__Problem requirements__: Transcribe the rows from the line containing "Is the girl's" through the line containing "From the things", both included, and nothing else.

__Extracted entries__:
*****

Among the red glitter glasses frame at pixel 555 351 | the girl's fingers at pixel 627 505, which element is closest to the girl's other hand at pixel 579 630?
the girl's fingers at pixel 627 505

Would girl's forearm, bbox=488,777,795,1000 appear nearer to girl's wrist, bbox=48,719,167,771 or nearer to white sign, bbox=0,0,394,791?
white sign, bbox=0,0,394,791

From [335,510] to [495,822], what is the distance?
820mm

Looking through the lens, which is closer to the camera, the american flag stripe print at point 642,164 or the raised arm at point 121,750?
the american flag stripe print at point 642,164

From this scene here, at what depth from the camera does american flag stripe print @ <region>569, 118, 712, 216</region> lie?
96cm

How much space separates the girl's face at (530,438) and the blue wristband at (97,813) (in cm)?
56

*****

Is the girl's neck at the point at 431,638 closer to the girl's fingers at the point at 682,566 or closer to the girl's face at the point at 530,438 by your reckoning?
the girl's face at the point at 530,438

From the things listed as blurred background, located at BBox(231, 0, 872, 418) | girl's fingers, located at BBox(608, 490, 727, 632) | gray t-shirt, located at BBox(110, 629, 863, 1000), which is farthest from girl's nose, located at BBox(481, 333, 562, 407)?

*****

__Answer to this task__:
Is the girl's neck at the point at 431,638 closer to the girl's fingers at the point at 682,566 or closer to the girl's face at the point at 530,438 by your reckoning?
the girl's face at the point at 530,438

From the things listed as blurred background, located at BBox(231, 0, 872, 418) | girl's fingers, located at BBox(608, 490, 727, 632) | gray t-shirt, located at BBox(110, 629, 863, 1000), which is farthest from girl's nose, located at BBox(481, 333, 562, 407)?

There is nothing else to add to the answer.